I wanna chase you forever, whether heaven or hell, I'll go,
Can't let you float away, I'll take a world tour with my telescope,
The way I speed through hemispheres, this night will be the death of me,
But otherwise I'd only see you half the year, you're my Persephone,
I'll trek from Arctic harbors, give binoculars to polar bears,
Shiver in my igloo, hands together, say a hopeful prayer,
And no, I won't be lonely there, your soul will be a solar flare,
You'll whisper an aurora, northern lights to let me know you care.
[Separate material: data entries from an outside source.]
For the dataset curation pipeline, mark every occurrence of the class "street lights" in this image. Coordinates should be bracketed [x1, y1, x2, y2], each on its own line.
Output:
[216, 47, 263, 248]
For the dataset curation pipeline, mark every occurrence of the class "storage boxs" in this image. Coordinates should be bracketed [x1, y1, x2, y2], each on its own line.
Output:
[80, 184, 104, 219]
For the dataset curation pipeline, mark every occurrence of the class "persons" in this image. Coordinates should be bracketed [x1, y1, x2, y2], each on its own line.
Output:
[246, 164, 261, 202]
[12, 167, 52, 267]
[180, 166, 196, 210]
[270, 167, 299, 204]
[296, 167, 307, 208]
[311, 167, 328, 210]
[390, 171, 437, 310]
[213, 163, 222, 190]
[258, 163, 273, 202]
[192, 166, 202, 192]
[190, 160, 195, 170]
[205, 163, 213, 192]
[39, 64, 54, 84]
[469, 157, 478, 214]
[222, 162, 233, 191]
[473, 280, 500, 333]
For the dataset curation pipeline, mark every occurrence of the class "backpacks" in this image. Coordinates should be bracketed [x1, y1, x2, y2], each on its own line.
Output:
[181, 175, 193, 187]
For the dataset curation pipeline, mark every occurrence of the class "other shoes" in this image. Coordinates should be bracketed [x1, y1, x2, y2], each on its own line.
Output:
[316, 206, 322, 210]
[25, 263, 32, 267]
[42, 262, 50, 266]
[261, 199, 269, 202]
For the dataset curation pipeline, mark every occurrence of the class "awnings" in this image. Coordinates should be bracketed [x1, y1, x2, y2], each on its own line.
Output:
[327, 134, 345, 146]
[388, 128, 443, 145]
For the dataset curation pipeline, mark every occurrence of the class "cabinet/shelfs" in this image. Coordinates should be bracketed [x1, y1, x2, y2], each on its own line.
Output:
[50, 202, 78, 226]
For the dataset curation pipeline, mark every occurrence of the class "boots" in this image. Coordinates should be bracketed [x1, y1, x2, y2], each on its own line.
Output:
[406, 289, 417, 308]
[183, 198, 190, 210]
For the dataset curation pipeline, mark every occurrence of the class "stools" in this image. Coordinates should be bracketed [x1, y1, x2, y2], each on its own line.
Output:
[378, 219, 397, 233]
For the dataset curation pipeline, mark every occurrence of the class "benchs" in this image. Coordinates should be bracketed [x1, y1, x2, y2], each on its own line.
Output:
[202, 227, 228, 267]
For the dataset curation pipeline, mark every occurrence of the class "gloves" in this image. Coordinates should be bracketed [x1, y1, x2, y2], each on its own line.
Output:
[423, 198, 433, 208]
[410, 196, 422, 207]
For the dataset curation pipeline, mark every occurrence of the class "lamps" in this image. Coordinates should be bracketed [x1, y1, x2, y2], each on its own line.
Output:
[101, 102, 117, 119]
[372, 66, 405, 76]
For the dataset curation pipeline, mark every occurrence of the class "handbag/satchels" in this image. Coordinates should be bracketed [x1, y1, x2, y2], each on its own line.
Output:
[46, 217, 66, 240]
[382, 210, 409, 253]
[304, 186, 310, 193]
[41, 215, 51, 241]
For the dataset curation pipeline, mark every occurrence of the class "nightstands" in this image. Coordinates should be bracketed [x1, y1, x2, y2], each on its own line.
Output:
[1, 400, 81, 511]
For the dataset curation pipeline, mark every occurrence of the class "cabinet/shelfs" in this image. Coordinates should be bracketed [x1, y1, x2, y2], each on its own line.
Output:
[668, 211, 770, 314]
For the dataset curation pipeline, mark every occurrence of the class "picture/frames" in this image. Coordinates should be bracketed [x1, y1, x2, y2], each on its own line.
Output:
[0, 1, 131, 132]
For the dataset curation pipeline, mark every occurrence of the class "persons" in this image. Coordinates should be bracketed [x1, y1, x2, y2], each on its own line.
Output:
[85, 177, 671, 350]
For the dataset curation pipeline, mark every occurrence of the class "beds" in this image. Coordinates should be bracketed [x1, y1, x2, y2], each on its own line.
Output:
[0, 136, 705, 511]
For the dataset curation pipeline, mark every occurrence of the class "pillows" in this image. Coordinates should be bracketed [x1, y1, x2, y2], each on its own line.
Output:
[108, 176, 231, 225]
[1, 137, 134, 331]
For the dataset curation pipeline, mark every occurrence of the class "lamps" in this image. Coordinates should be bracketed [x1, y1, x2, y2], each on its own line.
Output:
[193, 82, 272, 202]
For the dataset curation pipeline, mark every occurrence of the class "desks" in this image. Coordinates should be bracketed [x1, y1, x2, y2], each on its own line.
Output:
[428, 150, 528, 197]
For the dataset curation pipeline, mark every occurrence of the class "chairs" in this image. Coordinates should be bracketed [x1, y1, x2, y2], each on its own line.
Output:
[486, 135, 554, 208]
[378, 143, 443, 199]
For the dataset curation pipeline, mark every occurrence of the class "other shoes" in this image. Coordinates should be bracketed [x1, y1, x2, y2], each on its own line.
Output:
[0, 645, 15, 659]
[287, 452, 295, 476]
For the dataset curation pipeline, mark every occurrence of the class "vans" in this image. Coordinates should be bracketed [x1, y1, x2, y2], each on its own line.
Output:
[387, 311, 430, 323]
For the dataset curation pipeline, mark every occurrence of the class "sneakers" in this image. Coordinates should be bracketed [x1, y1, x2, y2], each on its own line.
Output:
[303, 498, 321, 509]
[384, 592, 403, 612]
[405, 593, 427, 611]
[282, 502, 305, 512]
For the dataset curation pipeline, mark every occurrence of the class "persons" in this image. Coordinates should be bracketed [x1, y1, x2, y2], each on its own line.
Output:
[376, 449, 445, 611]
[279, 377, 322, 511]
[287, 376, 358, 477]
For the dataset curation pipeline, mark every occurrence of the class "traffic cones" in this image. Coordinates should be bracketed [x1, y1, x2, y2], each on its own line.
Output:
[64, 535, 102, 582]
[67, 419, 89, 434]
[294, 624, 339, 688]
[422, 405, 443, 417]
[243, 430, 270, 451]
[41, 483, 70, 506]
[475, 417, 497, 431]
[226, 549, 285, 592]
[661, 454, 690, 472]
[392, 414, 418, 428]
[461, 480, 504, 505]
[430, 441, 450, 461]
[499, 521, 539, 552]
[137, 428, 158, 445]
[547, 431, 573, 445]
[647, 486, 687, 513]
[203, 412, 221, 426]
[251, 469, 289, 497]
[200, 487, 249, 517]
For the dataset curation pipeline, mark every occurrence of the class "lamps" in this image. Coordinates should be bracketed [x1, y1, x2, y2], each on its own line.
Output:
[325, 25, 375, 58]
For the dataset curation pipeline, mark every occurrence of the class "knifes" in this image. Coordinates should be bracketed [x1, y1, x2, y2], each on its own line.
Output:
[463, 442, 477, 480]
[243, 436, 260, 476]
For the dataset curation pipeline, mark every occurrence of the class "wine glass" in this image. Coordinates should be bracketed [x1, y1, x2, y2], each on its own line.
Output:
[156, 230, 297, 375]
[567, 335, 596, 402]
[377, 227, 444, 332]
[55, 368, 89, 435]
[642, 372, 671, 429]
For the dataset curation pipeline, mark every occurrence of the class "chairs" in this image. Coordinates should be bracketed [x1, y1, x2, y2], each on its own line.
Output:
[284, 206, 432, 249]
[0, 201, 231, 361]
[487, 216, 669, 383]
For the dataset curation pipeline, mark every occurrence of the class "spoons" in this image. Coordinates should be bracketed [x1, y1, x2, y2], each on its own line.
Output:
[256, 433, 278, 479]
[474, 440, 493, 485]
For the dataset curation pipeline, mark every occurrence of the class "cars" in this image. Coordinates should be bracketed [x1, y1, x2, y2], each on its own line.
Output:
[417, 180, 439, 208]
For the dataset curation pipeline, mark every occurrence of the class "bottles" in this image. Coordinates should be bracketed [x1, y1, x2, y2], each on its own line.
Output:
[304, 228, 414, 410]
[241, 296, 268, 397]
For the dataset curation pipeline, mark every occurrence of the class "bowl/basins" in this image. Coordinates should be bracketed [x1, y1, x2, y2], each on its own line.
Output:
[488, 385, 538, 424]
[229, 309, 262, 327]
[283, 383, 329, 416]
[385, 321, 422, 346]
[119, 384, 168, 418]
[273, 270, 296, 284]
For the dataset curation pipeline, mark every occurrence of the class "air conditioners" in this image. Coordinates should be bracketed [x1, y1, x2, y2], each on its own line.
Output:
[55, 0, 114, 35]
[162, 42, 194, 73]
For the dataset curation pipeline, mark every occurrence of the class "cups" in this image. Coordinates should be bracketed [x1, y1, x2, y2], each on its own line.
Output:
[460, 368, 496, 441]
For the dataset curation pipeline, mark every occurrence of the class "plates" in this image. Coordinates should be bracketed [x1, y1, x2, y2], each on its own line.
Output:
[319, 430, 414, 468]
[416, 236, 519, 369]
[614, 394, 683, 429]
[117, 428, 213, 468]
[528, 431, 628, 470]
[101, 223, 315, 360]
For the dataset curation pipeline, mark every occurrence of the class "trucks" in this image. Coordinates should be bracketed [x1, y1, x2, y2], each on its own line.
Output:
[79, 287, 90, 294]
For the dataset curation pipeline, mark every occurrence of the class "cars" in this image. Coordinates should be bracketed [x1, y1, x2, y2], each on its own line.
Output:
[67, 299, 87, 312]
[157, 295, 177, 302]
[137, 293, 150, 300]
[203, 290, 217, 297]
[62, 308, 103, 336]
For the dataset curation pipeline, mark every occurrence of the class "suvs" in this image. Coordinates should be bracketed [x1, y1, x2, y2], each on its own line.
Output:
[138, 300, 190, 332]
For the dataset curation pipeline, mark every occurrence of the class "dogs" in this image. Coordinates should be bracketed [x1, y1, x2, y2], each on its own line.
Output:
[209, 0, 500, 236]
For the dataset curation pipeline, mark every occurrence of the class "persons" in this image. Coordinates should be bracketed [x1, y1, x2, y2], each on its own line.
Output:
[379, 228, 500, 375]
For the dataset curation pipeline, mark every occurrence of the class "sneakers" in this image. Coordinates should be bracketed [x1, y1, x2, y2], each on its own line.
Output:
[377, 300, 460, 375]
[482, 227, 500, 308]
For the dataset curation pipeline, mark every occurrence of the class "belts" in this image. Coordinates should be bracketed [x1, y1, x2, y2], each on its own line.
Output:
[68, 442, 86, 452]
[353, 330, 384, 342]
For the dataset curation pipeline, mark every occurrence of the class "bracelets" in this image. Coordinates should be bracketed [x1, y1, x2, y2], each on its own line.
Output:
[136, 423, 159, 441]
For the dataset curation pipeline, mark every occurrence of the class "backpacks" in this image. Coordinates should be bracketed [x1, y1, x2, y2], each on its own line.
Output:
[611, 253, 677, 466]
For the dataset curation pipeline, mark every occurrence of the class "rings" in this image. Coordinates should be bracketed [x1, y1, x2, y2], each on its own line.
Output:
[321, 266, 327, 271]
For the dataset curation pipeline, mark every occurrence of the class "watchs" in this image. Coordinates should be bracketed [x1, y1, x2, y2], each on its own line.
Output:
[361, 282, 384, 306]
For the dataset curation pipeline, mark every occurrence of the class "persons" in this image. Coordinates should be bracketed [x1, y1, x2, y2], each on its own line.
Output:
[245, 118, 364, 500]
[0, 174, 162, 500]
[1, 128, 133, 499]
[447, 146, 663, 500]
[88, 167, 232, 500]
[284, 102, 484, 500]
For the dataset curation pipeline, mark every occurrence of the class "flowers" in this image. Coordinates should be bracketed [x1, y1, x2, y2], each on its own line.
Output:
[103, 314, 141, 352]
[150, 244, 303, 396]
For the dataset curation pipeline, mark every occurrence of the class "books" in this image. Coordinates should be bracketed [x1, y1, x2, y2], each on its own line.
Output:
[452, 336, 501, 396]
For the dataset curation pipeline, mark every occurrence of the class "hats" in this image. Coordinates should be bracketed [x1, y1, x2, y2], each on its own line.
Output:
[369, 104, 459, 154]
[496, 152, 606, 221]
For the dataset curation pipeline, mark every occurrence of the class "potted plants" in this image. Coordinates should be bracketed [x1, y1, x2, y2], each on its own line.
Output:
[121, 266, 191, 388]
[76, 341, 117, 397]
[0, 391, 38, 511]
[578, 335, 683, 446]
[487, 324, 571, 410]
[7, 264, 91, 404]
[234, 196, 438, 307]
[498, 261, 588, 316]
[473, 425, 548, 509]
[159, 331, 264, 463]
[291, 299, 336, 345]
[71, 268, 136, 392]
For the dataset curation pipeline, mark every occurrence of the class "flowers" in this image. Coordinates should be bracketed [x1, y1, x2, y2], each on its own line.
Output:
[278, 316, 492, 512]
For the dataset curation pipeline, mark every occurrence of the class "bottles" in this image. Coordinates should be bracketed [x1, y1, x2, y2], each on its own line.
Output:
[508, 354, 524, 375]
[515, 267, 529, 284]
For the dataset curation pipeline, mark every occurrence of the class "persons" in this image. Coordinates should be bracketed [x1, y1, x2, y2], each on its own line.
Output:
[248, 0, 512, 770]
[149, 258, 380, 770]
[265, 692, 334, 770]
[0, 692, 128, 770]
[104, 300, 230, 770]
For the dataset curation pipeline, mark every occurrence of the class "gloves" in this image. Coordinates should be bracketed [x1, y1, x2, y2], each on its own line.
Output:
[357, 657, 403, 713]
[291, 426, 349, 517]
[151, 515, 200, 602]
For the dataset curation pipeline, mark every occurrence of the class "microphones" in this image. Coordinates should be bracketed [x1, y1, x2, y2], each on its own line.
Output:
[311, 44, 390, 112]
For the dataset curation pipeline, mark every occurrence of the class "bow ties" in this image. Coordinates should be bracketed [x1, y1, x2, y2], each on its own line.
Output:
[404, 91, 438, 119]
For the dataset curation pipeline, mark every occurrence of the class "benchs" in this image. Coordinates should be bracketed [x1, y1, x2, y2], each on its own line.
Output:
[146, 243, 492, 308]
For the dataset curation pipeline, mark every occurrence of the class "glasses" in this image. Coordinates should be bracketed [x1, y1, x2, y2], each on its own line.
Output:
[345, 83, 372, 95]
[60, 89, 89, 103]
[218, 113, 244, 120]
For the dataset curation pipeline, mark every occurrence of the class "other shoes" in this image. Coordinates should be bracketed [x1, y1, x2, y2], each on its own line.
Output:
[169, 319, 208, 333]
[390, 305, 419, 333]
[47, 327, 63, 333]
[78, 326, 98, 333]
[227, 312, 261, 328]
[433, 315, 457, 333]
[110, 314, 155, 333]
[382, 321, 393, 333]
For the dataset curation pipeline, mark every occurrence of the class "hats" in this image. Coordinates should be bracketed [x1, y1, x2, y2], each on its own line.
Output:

I'll whistle Canis Major and Minor, and let Orion guide me,
I'm quite unlikely to quit, what kind of guy would I be?
To search the Seven Sisters for an eighth and get inside their psyche?
I'll question Cassiopeia, Cygnus, and Pisces nicely,
Ask if they've seen something fishy, and then I'll talk to Taurus,
An orbit tourist, I'm daunted without the gall to forfeit,
So if you're gone, then I'm glad that this was all you taught me,
I live each day for the night and just endure the morning.
TW Nov 2018
I am a writer who hates whiskey.

I feel that I should love it like a writer's only friend,
Like I should sip it from a glass while I scribe with broken pens,
Like I should clink the ice against the sides and swirl it, deep in thought,
And take it neat and raw, in admiration of its steely course.
It should lubricate the mind and guide the flow of words to page,
And since a nervous age I've yearned to say I love the way it burns and maims,
And maybe on a certain day, I'll glug it without choking, breathless,
But for now it hurts my brain to even think about its... smokey wetness.

I've idolized an archetype, a writer with a harmful life,
Sit alone in bars at night, lament the fact that art is strife,
But recently I'm thinking more, and honestly, this can't be right,
I love the pen and paper, and I love the fact it's hard to write.
It's the way that I've romanticized it, fantasized and glamorized it,
Like I could just forget about a novel, let Jack Daniel's write it,
While I sat and focused on my magnum opus, penning parts of it in prose,
I viewed my present like it's hindsight, through glasses tinted rose.